Dipicu oleh komentar kontroversial Molly-Mae 'kita semua memiliki 24 jam yang sama dalam sehari' pada tahun 2022 dan diabadikan dengan kata-kata kasar Kim K dengan nada serupa, percakapan tersebut mengajak kita untuk memikirkan mengapa kita begitu bersemangat untuk terus beribadah di altar kesibukan ketika kita tahu itu tidak ada gunanya bagi kita.

Hal ini sebenarnya tidak mengejutkan, mengingat kerja keras sepertinya tidak lagi membuahkan hasil.

Di tengah krisis biaya hidup yang berarti generasi Z mungkin tidak akan mampu membeli rumah atau pensiun pada usia yang wajar – belum lagi ancaman yang ditimbulkan oleh perubahan iklim dan konflik bersenjata yang semakin memburuk – ambisi semakin kehilangan daya tariknya. bagi masyarakat yang kelelahan dan konsumeris, gaya hidup materialistis tidak dianggap layak untuk ikut serta dalam perlombaan tikus.
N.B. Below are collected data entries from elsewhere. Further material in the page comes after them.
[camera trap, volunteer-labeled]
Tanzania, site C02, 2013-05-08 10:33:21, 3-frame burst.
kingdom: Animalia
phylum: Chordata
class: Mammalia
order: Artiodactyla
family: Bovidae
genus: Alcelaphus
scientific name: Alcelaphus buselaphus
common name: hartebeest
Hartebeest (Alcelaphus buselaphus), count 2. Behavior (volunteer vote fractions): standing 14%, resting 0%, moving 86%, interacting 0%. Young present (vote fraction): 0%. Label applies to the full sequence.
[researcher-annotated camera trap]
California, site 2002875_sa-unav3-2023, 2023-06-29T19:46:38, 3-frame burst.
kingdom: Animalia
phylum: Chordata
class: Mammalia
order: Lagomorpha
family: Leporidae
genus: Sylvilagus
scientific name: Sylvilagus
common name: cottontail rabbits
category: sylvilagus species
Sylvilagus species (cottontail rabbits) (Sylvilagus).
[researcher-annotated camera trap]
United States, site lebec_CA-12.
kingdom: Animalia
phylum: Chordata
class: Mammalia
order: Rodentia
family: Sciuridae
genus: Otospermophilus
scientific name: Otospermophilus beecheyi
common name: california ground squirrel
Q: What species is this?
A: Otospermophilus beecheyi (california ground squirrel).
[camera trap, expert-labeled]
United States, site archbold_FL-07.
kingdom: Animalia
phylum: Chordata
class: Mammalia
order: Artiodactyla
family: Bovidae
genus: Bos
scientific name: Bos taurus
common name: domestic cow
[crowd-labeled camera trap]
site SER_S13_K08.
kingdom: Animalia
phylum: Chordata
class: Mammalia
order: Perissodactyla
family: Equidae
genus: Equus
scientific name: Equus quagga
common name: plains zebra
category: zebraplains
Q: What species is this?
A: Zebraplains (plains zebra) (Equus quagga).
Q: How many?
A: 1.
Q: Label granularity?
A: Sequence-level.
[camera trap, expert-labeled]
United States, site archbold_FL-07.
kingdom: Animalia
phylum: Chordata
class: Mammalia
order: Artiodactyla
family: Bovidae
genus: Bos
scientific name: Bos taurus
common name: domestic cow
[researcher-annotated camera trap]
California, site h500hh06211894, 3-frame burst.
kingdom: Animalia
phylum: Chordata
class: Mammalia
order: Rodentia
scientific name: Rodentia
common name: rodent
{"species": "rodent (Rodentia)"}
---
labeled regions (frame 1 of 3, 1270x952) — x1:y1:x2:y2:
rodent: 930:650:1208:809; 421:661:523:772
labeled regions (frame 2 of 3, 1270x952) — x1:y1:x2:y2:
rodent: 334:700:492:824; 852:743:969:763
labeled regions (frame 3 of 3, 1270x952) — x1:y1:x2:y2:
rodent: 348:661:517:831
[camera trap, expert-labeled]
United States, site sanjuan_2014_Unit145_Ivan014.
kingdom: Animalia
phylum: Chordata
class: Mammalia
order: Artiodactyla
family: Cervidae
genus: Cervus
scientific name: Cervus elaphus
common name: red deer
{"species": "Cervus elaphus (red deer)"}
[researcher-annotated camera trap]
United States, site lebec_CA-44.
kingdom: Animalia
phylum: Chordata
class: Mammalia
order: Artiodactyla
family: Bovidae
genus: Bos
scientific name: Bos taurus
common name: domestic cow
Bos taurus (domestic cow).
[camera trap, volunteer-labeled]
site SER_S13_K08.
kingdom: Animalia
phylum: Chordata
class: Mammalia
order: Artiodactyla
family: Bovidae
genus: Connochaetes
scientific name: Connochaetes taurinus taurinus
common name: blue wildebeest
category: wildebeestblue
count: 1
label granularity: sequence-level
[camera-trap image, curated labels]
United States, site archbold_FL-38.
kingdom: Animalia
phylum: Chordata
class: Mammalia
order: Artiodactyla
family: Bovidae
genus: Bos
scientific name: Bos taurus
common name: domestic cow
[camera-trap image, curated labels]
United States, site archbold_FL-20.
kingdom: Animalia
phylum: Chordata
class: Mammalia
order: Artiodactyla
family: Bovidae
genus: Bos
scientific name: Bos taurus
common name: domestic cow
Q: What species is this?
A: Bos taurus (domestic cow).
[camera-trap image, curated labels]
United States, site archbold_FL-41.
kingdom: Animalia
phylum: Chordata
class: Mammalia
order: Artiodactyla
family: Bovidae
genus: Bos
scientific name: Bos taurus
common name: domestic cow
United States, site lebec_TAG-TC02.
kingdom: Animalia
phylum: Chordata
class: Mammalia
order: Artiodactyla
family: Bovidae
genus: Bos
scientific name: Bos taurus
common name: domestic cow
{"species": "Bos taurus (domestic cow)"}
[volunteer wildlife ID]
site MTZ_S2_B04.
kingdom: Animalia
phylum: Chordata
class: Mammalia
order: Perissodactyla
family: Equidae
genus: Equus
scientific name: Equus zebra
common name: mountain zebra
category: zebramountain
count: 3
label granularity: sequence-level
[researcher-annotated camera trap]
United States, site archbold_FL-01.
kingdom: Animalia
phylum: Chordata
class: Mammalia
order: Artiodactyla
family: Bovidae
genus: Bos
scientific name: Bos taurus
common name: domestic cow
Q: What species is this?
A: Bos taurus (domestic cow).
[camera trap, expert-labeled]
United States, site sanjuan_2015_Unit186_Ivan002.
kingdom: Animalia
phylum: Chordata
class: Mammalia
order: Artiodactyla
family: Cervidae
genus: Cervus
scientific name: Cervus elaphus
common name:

“Ada perasaan yang semakin berkembang di dunia maya bahwa kerja keras memperkuat sistem yang, paling banter, tidak memberikan imbalan apa pun dan, paling buruk, secara aktif mengacaukan mereka,” tulisnya. Leila Latif.

'Dan lahirlah revolusi “kehidupan yang lembut” – di mana prioritasnya bukan lagi tentang bekerja sekuat tenaga untuk menjadi #girlboss atau “condong ke dunia korporat laki-laki dan terus berusaha sampai Anda “memiliki semuanya”. Lebih banyak waktu dan energi untuk hal-hal yang membuat Anda bahagia dan sesedikit mungkin waktu untuk fokus pada hal-hal yang tidak membuat Anda bahagia.'

Secara realistis, kami telah menuju perhitungan ini selama beberapa waktu sekarang.

Sebab, khususnya di era digital, tidak jarang kita dihadapkan pada tekanan bawah sadar yang terus-menerus bahwa menjadi sibuk berarti menjadi produktif dan menjadi produktif berarti menjadi sukses. Kebahagiaan itu tidak mungkin tercapai jika kita tidak memanfaatkan setiap momen yang kita miliki.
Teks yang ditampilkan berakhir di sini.